▶ **Exercise set**
1. In the satellitetools README, what kind of projects has the package mainly been used in, and where?
2. Pick up the satellitetools README after its final sentence and keep writing it.

▶ **Provided passage**
BEGIN
Satellitetools
Get Sentinel-2 data from Google Earth Engine or from cloud-optimized geotiffs in AWS Open data registry maintained by Element84, and compute biophysical parameters using SNAP Biophysical processor algorithm.
Install / Use
/learn @ollinevalainen/SatellitetoolsREADME
satellitetools 🛰️
This package provides methods to get Sentinel-2 L2A data from Google Earth Engine (https://developers.google.com/earth-engine/) or from cloud-optimized geotiffs in AWS Open data registry maintained by Element84 (https://registry.opendata.aws/sentinel-2-l2a-cogs/, https://github.com/Element84/earth-search).
This package has been mainly used in agricultural projects at the Climate System Research unit at the Finnish Meteorological Institute. The package is at the moment under constant development. Apologies for the lack of documentation at the moment. Please feel free to contact me in case you want more information about this package.
Package also includes python implementation of ESA's SNAP Biophysical processor v1 which can be used to compute biophysical parameters, such as leaf area index (LAI) (Original Java code in SNAP here. Algorithm documentation: http://step.esa.int/docs/extra/ATBD_S2ToolBox_L2B_V1.1.pdf.
END
▶ **Data provided**
BEGIN
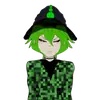 Стикер Krissy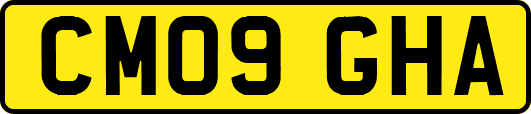 CM09GHA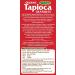 Let's Do Organic Tapioca Granules - 6 oz Boxes (Pack of 6) | Gluten-Free & Non-GMO - Buy Online on GoSupps.com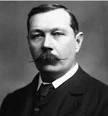 Arthur Ignatius Conan Doyle pronunciation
END
▶ **Task-by-task outputs**
1. Agricultural projects at the Climate System Research unit of the Finnish Meteorological Institute.

2.
Documentation: https://satellitetools.readthedocs.io/
Source code at: https://github.com/ollinevalainen/satellitetools
Citing: If you use this package in your research, I would appeaciate if you cite the relevant version from Zenodo: https://doi.org/10.5281/zenodo.5993291
Author: Olli Nevalainen, Finnish Meteorological Institute.
Installation
From PyPi:
pip install satellitetools
From GitHub:
pip install git+https://github.com/ollinevalainen/satellitetools.git
Development branch:
pip install git+https://github.com/ollinevalainen/satellitetools.git@develop
About Google Earth Engine
Earth Engine must bee authenticated and initialized by the user. Guides to authentication: https://developers.google.com/earth-engine/guides/auth
Remember GEE's licence terms.
About AWS cloud-optimized geotiffs
Currently (2024-10-23) 2022 data is missing still from the sentinel-2-c1-l2a collection because ESA has not yet processed them. 2022 is instead fetched from the sentinel-2-l2a collection. Follow discussion and issues related to this at: https://github.com/Element84/earth-search/issues.
Warning
The biophysical processor implementation in this package does not currently use the convex hull check (see the Java code and ATBD) and does not have as extensive input/output validity flagging as the original version in SNAP.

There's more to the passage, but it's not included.